With more than 95% of the country under lockdown orders, millions filing for unemployment benefits, and more than 22,000 deaths from the virus, the U.S. population is, by leaps and bounds, more willing to implement strong measures to combat the pandemic.
Roughly eight in 10 Americans not only favor a mandatory quarantine for anyone arriving from another country, but also favor a moratorium on immigration from other countries altogether, the survey found. Additionally, seven in 10 Americans want to ground all international flights, and nearly half of respondents favored grounding all domestic flights.
“America is a different place than it was a month ago,” Cliff Young, president of Ipsos, said in a statement on Monday.
He continued: “In that time, we’ve seen Americans take a collective pause from public gatherings, a decline in consumer confidence and rising anxiety levels. The changes we’ve seen in this poll highlight our COVID-19 world.”

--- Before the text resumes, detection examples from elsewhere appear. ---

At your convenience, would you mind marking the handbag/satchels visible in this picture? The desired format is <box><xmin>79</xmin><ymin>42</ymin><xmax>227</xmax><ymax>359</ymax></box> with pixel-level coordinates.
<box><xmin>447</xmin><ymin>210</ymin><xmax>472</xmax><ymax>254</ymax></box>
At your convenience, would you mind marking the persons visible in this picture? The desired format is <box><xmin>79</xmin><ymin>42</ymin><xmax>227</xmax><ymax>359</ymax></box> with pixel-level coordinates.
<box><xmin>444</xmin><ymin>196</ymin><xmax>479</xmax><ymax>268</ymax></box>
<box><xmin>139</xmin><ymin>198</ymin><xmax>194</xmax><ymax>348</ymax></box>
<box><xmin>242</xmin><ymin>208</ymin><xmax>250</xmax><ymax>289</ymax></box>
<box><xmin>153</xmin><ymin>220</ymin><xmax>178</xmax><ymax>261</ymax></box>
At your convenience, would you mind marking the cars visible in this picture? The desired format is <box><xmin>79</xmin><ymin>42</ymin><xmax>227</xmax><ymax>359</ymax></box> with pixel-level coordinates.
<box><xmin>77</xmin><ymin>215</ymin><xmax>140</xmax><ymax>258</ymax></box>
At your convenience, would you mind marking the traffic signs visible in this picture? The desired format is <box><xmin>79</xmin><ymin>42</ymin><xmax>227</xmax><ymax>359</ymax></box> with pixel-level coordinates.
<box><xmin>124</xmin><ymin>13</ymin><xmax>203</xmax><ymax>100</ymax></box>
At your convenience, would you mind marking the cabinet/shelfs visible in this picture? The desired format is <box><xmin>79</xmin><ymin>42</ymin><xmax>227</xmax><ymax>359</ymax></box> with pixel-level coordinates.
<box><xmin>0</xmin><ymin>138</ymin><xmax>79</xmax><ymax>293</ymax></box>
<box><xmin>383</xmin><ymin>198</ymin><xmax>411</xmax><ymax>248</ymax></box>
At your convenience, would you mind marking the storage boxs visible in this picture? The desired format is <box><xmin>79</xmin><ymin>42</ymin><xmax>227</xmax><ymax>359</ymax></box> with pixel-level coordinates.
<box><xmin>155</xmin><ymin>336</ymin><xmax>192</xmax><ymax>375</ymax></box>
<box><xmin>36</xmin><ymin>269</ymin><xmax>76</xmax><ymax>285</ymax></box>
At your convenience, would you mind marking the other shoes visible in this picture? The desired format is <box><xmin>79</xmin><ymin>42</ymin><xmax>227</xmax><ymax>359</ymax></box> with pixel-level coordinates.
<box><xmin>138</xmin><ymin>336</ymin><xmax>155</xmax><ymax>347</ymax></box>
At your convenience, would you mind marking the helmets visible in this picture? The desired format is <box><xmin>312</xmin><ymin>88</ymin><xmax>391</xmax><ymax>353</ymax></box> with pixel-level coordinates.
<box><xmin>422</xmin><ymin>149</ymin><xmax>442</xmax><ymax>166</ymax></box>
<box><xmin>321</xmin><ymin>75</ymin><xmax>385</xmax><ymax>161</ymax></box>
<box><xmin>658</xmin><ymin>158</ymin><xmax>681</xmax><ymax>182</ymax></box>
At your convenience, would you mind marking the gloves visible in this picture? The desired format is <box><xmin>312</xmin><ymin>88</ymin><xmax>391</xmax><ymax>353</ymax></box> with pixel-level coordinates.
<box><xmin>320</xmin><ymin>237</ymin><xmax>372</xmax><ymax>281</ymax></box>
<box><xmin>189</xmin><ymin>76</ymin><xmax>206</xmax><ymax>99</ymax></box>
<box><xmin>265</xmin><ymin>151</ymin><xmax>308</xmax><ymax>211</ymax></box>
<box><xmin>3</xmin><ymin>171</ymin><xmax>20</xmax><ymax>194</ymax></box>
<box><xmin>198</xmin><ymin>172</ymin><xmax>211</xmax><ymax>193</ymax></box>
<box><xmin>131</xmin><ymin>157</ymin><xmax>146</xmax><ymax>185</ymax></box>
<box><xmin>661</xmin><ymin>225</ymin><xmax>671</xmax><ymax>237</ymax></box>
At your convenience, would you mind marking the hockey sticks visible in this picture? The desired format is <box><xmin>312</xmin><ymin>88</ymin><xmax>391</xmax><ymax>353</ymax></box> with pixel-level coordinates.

USA Today and Ipsos launched a nationwide survey about COVID-19 between March 10 and 11, when the virus first began to spread across the country. Roughly one month later — on Thursday and Friday — the same survey was launched to gauge how attitudes have changed as the crisis has only worsened in the United States.
In the first poll, only 34% of Americans said coronavirus posed a “high threat” to the United States. The same poll taken this month found that number has increased to 71%.
Similar changes were seen in Americans’ views about the virus’s threat to the global economy. The percentage of respondents who said it posed a “high threat” to the world economy rose from 47% to 76%.
However, there was one issue that still appeared to divide respondents, with a clear divide along partisan lines. When asked if the government should provide financial assistance to illegal aliens who are unable to work because of the virus, 68% of Republicans opposed the idea while 58% of Democrats expressed support for it.
Both online surveys reached out to 1,005 adults across the United States. The credibility interval — which USA Today likened to a margin of error — has a plus or minus of 3.5 percentage points.